Securing Puppet infrastructure

Certs, the master, and node trust.

Advanced14 min · lesson 12 of 12

Puppet’s trust model runs on TLS certificates: each agent has a cert, the master has a CA, and the agent only accepts a catalog from a master it trusts while the master only compiles for agents whose certs it has signed. This mutual authentication is the security backbone — so certificate handling is the heart of securing Puppet. Autosigning every request is convenient and dangerous; deliberate signing (or policy-based autosign) controls which nodes can ever join.
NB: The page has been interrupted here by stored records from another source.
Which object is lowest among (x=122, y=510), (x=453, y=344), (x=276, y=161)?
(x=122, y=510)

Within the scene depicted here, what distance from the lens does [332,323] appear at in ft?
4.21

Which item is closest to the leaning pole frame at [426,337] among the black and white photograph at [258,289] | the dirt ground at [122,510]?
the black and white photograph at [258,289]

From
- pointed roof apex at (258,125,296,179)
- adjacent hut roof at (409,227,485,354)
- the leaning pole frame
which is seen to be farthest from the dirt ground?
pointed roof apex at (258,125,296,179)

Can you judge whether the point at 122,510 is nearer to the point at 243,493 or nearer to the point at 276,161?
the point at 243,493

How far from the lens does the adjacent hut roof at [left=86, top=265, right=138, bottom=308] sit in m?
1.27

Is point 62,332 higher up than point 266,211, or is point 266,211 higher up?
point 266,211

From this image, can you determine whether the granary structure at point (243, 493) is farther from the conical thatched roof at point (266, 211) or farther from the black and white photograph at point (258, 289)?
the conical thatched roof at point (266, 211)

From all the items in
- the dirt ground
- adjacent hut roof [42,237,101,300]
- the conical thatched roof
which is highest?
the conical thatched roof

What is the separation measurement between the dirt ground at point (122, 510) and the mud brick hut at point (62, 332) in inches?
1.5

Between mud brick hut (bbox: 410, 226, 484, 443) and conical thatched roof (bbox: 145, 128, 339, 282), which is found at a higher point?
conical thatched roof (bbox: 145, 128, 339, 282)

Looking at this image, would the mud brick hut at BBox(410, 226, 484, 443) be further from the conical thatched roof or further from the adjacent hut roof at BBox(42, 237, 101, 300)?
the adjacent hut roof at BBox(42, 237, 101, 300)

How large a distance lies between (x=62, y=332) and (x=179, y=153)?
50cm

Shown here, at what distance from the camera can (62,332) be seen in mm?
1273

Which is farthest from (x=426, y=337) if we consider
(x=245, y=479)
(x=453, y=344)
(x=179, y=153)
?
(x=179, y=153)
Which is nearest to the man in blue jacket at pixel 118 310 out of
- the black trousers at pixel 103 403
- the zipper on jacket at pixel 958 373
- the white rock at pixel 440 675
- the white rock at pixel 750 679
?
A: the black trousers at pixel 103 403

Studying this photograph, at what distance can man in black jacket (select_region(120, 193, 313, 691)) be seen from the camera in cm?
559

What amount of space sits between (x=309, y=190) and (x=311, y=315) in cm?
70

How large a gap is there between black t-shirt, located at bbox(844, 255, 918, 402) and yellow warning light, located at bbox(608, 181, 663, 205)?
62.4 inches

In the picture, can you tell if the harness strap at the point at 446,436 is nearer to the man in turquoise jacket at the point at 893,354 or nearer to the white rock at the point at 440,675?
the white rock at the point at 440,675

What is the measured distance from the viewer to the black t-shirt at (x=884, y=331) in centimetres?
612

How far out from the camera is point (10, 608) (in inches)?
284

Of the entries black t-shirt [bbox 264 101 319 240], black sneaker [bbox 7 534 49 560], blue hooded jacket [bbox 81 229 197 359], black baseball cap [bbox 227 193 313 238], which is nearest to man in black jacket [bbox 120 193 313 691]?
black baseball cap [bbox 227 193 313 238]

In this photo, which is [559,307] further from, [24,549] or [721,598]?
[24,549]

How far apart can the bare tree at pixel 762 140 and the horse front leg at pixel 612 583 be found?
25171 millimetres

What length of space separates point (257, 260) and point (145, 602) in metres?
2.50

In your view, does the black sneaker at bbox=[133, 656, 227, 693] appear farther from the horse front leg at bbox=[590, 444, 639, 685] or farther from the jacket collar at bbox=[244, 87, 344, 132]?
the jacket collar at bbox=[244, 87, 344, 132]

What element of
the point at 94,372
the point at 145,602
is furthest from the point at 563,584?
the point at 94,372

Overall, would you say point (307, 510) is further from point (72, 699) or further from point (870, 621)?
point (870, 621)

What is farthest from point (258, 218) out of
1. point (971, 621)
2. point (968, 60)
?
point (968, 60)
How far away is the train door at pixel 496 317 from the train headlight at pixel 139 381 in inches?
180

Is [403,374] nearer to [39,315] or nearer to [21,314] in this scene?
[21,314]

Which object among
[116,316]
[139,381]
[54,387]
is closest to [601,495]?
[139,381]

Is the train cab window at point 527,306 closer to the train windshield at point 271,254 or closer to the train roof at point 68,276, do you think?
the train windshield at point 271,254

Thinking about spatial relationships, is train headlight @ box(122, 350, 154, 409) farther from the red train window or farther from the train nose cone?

CERTIFICATE TRUST LIFECYCLE
1CSR
agent generates key + certificate request
2Sign
puppetserver ca sign — deliberate or policy-based
3Mutual TLS
master compiles only for signed certs; agent trusts master
4Revoke
ca revoke for decommissioned/compromised nodes
Deliberate signing controls which nodes ever join; mutual TLS means the master compiles only for signed agents and agents accept only a trusted master.
terminal
# review and sign node certificate requests deliberately
$ puppetserver ca list # pending requests
$ puppetserver ca sign --certname web3.acme.internal
# revoke a decommissioned or compromised node
$ puppetserver ca revoke --certname old-node.acme.internal

The master and the code are privileged

The Puppet master compiles catalogs that run as root on every node and holds the eyaml private key that decrypts all secrets — it is one of the most sensitive hosts you operate, so harden it, restrict access, and keep its code in reviewed version control. Use environments to test changes before they reach production nodes, keep node trust (trusted facts from the cert, not spoofable facts) for security decisions, and never make authorization choices on facts a node can lie about.

manifest
# trust the certname from the cert (unspoofable), NOT a node-supplied fact
if $trusted['certname'] =~ /^prod-/ {
include profile::prod_hardening
}
# $facts can be manipulated by a compromised node; $trusted comes from the signed cert
Never autosign blindly, never trust spoofable facts
Blanket autosigning (autosign = true, or a wildcard) lets any machine that can reach the master get a signed cert and pull catalogs — an easy foothold. Use policy-based autosigning or sign deliberately. And base security decisions on $trusted (from the signed certificate), never on ordinary $facts, which a compromised agent can forge to claim it is a privileged node.